Text extract -
------------
CBSSI’s Armando Nuñez

Armando-Nunez-2CBS Studios International (CBSSI) is home to some of the most popular and most widely distributed procedurals, from the CSI and NCIS franchises to the more recent Hawaii Five-0 and MacGyver. In major markets, even against homegrown programming, these procedurals perform well in prime-time slots. For example, NCIS airs at 8:15 p.m. on SAT.1 in Germany and at 9 p.m. on M6 in France, while MacGyver airs at 9:30 p.m. on FOX in Spain and 8 p.m. on Sky 1 in the U.K.

Procedurals aren’t the only type of show distributed by CBSSI, which is headed by Armando Nuñez as president and CEO. While some viewers prefer stories that are neatly wrapped up at the end of an episode, others want to get hooked on narratives that stretch across episodes. For them, CBSSI has addictive serialized shows, such as Billions, Ray Donovan and the much-anticipated Twin Peaks from the U.S. premium service Showtime. Both CBSSI and Showtime are owned by the CBS Corporation.

Nuñez and his teams not only sell series from Showtime, but they also sell Showtime as a branded portfolio, in addition to product from CBS Television Studios—headlined by the highest-rated new series of the season, Bull—CBS Films and a library of more than 70,000 hours of programming. Nuñez has also been instrumental in helping to build CBS’s international joint-venture channel partnerships, which include 18 networks that are available in 24 languages and span 103 territories worldwide.

Reporting directly to CBS Corporation’s president and CEO, Leslie Moonves, Nuñez has some 30 years’ experience in international distribution, having worked at Viacom, New World International Television Distribution and Universal Television before joining CBS in 1999. As he tells World Screen, his focus has always been on offering clients the very best programming because business opportunities will inevitably follow, even in a media landscape where the only constant is change.

WS: CBS is known for its slate of procedurals. What are your top sellers, and are any of them being scheduled in prime-time slots?
------------
Supplied data -
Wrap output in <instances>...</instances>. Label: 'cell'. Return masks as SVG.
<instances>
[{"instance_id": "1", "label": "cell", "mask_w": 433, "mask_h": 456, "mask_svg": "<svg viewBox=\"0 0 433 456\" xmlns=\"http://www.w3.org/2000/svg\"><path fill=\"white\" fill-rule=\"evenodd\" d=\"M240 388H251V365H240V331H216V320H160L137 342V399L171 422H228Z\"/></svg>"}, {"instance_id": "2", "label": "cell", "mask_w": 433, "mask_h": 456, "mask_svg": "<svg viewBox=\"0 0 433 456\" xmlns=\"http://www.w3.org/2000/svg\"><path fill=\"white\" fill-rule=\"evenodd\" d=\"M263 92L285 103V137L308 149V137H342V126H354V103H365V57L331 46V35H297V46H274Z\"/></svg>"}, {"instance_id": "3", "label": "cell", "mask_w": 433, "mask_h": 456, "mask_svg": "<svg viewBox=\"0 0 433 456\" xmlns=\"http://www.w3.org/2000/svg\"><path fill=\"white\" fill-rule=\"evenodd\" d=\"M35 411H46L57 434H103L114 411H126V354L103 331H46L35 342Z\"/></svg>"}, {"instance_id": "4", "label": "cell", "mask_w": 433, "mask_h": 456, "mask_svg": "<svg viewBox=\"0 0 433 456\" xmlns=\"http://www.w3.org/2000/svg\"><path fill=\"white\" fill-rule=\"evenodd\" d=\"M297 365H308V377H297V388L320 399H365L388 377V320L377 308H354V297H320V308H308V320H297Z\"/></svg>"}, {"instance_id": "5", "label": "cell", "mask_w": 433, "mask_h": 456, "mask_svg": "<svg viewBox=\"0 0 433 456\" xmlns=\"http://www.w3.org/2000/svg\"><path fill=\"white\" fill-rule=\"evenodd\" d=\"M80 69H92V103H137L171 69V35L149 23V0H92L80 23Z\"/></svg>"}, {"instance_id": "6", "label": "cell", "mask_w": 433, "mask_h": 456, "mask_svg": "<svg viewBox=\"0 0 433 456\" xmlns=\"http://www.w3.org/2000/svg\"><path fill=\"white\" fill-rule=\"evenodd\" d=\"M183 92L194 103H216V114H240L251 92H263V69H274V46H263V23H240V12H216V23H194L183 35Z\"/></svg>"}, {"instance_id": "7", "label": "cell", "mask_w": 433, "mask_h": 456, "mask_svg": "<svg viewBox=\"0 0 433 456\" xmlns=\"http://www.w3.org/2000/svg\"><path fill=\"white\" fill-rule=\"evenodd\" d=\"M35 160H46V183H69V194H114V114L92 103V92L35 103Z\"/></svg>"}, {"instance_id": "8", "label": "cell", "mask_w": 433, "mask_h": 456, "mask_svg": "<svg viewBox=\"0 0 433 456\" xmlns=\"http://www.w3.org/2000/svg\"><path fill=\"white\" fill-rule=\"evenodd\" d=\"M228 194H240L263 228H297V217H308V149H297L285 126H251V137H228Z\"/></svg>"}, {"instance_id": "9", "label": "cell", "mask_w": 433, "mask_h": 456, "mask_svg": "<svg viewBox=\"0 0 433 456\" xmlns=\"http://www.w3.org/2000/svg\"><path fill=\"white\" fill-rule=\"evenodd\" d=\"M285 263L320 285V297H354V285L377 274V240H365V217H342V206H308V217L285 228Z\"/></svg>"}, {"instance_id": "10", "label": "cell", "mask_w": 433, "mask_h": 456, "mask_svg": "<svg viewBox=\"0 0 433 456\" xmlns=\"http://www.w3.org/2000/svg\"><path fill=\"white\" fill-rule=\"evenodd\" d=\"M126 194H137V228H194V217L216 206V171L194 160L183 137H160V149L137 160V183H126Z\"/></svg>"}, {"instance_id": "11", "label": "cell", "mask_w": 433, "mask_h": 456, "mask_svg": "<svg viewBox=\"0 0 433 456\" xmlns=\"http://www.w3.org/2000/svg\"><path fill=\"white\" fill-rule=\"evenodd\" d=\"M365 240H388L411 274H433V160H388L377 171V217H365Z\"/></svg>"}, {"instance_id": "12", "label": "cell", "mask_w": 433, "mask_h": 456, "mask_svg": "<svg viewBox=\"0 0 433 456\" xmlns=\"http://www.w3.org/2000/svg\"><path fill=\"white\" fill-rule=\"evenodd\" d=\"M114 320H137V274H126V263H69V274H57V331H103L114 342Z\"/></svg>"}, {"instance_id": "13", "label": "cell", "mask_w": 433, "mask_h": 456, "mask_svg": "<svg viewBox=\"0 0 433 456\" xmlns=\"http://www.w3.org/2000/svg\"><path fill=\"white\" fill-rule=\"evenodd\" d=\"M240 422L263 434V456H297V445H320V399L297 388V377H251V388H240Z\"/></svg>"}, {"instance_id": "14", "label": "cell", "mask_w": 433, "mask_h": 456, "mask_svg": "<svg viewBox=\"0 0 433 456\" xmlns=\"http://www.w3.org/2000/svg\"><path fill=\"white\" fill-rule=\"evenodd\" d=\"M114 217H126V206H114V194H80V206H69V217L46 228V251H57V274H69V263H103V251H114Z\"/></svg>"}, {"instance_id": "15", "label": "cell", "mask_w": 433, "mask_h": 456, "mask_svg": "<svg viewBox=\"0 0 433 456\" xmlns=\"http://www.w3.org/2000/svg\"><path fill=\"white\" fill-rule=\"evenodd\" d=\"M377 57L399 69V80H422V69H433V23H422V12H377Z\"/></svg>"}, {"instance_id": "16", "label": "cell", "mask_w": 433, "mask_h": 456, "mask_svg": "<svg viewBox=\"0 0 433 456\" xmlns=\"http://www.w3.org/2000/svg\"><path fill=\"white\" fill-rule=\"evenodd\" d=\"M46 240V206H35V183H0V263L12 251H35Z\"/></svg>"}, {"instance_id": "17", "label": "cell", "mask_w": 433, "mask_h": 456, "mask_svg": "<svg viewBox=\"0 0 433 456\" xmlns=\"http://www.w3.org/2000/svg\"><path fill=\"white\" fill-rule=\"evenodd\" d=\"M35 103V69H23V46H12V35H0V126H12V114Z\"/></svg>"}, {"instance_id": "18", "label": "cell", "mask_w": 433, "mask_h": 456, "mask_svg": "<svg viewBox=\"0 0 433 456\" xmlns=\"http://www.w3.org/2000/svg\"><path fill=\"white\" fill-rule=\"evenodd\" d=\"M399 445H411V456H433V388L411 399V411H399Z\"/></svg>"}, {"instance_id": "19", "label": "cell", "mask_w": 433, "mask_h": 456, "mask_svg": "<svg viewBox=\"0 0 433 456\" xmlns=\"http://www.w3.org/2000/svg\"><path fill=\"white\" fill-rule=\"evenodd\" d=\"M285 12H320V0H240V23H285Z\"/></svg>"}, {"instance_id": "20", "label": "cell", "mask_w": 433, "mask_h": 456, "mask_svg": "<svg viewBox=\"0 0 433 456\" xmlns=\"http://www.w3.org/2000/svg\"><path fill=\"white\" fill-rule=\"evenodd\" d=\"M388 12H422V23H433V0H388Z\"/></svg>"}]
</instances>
------------
Your task -
According to the profile of Armando Nuñez, in what year did he join CBS?

Solution for this problem -
1999